Algunas de las luchas en Otramérica tienen apellidos que se repiten: un salario digno, algunos derechos sociales básicos, un Estado con una institucionalidad democrática básica, un discurrir en el que la vida vaga algo y el futuro de los hijos no sea una hipótesis. Son pocos los lugares, aunque los hay -como Bolivia-, donde se esté construyendo por cambiar el modelo de sociedad. En la mayoría de las batallas sociales se busca lo que algunas sociedades de Europa ya gozan. Pero acá, en esta Mismaeuropa desde la que escribo ahora, nadie aprecia lo que tiene.
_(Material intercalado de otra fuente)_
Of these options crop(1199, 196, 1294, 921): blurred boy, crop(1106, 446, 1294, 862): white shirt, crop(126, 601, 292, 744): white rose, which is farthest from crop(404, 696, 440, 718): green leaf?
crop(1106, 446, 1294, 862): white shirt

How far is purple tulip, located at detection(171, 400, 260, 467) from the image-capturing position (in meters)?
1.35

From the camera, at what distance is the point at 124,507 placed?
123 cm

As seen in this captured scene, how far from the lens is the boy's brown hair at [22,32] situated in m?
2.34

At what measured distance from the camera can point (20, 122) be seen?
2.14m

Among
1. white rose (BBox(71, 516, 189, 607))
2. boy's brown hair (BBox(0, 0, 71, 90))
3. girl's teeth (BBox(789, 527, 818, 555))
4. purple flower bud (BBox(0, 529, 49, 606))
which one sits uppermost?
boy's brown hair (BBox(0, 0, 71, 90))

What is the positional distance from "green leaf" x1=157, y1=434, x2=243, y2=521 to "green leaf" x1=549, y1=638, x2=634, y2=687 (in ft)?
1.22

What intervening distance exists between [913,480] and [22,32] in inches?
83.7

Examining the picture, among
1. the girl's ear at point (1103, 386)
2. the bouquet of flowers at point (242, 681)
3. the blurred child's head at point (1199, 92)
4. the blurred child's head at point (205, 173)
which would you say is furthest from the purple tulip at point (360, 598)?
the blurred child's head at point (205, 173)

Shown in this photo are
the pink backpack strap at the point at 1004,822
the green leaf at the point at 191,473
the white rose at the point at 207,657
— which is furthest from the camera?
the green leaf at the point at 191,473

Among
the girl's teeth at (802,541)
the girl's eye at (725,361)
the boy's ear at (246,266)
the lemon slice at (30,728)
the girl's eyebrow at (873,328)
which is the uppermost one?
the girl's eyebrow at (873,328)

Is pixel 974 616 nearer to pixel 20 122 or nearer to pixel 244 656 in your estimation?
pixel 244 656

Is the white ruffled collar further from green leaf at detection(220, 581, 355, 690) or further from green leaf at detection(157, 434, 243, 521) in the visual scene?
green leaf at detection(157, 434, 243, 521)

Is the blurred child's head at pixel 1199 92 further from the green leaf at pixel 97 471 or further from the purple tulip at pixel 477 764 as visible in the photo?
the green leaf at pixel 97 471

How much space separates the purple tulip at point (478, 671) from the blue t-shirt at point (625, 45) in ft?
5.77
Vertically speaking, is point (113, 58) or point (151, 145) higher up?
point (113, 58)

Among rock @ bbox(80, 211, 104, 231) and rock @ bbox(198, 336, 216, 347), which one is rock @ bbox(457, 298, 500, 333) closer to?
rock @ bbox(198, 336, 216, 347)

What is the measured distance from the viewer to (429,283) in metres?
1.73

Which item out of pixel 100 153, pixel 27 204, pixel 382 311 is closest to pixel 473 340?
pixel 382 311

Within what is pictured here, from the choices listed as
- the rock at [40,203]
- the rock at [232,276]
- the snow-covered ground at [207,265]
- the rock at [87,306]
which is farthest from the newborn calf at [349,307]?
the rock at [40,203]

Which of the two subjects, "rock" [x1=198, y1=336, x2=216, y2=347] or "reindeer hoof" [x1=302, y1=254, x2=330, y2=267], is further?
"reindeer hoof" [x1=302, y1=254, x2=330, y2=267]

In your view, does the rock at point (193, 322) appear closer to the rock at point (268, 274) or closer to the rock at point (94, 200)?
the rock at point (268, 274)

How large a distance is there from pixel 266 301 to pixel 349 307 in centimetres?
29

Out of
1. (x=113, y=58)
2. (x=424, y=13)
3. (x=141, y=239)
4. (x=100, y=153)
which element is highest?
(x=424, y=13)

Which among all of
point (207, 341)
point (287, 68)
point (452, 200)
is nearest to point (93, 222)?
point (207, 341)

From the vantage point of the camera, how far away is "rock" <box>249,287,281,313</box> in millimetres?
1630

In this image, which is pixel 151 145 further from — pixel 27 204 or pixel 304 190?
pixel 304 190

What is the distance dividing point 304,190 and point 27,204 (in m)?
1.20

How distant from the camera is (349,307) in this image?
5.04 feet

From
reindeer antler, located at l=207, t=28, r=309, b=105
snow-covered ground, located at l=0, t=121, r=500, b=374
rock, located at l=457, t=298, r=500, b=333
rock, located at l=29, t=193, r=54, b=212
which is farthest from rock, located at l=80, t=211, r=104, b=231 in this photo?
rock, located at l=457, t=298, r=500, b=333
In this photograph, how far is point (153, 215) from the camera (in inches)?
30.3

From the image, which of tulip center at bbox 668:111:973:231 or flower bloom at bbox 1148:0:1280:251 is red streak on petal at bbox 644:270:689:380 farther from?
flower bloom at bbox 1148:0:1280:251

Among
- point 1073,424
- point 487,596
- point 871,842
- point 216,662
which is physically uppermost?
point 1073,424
También es cierto que los derechos adquiridos se podrían conjugar en pasado, ya que os ciudadanos del mundo cómodo están dejando que les arrebaten sin contrapartida lo que tanta sangre y pelea ha costado.
La comodidad parece adocenar, convertir a las sociedades en masas informes dispuestas a olvidar, a callar, a inmovilizarse en aparente lujo a cambio de no esforzarse, a fuerza de proteger las cuatro cosas que aparentan esa comodidad.
¿Para qué se lucha? La pregunta no es retórica ni pesimista. No viene un «para nada» después. La pregunta busca una reflexión maximalista. O se lucha por un cambio total de modelo o no se llegará a nada. El posibilismo pragmático de la socialdemocracia o las reivindicaciones postmodernas de la nueva era solo llevan a fracasos, traiciones y salvamentos individuales. La mala noticia es que desde lo individual no se logra nada. Las luchas deben partir de la reflexión profunda sobre qué sociedad se quiere construir. Ésta, en profunda crisis desde los 90 y ahora en evidente cataclismo, no se ha parado a repensarse. Probablemente no se hace porque cambiar significaría para la clase media europea desacomodarse, renunciar a pequeñas estupideces que proporcionan el efecto placebo de la supuesta felicidad.
¿Para que se lucha? O se lucha para un cambio social total, o solo se conseguirá mayor confort, pero no mayor justicia.